VENISON FIGHT | A Maryland county program that pays hunters $50 for each deer they deliver to a local food bank has come under fire from state regulators. The Anne Arundel County Food Bank allows hunters to give deer to participating butchers, who then pass venison along to the food bank. The state Department of Natural Resources says the program is on shaky legal ground because the payments are considered an "exchange" for game mammals, a prohibited act under state law. “While we believe the County had good intentions, it is disappointing that the Department was not asked to consult or provide feedback on the Venison Food Relief Act prior to its public commencement,” Natural Resources Secretary Jeannie Haddaway-Riccio wrote in a letter to the county. “It is also unfortunate that your Venison Food Relief Program now puts both Maryland hunters and deer processors in a precarious legal position if they participate in the county program.” County Executive Steuart Pittman, who funded the program with $128,000 in CARES Act dollars, said he does not believe they are violating any laws and will continue the program. [Capital Gazette]

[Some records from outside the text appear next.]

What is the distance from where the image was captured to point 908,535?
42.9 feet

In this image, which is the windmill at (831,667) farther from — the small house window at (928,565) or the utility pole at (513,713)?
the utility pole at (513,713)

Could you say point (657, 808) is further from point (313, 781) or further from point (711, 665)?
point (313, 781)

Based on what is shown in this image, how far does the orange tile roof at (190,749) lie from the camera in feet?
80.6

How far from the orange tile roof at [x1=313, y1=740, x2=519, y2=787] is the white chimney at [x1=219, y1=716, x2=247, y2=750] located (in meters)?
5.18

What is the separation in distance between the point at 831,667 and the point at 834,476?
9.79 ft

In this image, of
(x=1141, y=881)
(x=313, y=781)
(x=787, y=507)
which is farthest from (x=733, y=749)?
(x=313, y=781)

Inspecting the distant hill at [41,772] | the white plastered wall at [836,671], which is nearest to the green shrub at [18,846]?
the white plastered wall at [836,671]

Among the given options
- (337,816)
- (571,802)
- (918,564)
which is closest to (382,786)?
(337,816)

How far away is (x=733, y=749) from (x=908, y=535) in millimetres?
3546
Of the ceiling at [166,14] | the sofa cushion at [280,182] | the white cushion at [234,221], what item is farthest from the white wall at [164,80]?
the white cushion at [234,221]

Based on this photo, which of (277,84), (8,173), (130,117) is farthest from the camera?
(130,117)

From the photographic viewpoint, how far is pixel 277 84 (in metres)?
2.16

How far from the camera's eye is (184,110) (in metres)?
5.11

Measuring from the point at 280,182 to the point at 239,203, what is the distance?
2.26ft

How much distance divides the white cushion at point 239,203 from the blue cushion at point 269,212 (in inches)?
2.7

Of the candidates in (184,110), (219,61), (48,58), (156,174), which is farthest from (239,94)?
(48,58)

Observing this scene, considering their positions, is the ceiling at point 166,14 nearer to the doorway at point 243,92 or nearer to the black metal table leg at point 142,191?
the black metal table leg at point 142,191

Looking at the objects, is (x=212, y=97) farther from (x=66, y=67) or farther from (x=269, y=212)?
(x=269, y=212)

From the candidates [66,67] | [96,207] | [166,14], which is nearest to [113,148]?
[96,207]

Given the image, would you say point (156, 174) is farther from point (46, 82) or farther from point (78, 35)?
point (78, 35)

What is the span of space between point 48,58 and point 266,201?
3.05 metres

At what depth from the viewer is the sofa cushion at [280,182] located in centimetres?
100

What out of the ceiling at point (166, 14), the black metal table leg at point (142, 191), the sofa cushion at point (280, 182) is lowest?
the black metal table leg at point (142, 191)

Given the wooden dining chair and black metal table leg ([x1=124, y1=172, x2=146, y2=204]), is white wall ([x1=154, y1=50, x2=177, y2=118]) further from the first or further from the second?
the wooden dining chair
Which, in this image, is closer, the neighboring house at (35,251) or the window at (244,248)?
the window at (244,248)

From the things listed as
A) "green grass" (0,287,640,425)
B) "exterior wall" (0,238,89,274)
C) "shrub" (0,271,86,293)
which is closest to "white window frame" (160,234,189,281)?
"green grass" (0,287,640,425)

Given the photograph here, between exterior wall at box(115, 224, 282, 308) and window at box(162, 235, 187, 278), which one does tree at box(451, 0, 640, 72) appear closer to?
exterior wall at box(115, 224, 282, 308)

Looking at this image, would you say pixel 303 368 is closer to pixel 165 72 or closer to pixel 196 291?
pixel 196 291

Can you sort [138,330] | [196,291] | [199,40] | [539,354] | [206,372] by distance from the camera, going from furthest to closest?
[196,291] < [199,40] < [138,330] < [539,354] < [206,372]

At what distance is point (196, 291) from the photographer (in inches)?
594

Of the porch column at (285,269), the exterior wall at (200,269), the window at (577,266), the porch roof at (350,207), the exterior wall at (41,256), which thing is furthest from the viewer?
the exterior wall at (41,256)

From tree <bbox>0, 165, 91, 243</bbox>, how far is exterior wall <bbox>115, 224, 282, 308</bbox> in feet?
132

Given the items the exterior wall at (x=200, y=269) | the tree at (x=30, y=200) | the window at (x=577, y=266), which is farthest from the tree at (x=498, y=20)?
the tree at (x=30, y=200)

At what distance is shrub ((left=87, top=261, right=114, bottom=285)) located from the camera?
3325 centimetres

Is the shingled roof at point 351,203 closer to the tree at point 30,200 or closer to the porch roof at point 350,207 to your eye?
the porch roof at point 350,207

ENVIRONMENTAL SETTLEMENT | Illinois last week announced a settlement with a development company that demolished an old coal plant without first taking the proper safety precautions to contain dust from the implosion. The Little Village neighborhood in Chicago was covered in dust following the demolition organized by Hilco Redevelopment Partners. Illinois Attorney General Kwame Raoul said that Hilco will be required to pay $370,000 into a fund to support the community’s “long term health and wellness.” A local nonprofit will work to distribute the money to programs that address asthma, diabetes and hypertension. Raoul said the settlement holds Hilco “accountable for their failure to adequately protect residents from air pollution during demolition at the site" and that it also "represents a step toward environmental justice for residents of the Little Village community." [Block Club Chicago]

Bill Lucia is a senior reporter for Route Fifty and is based in Olympia, Washington.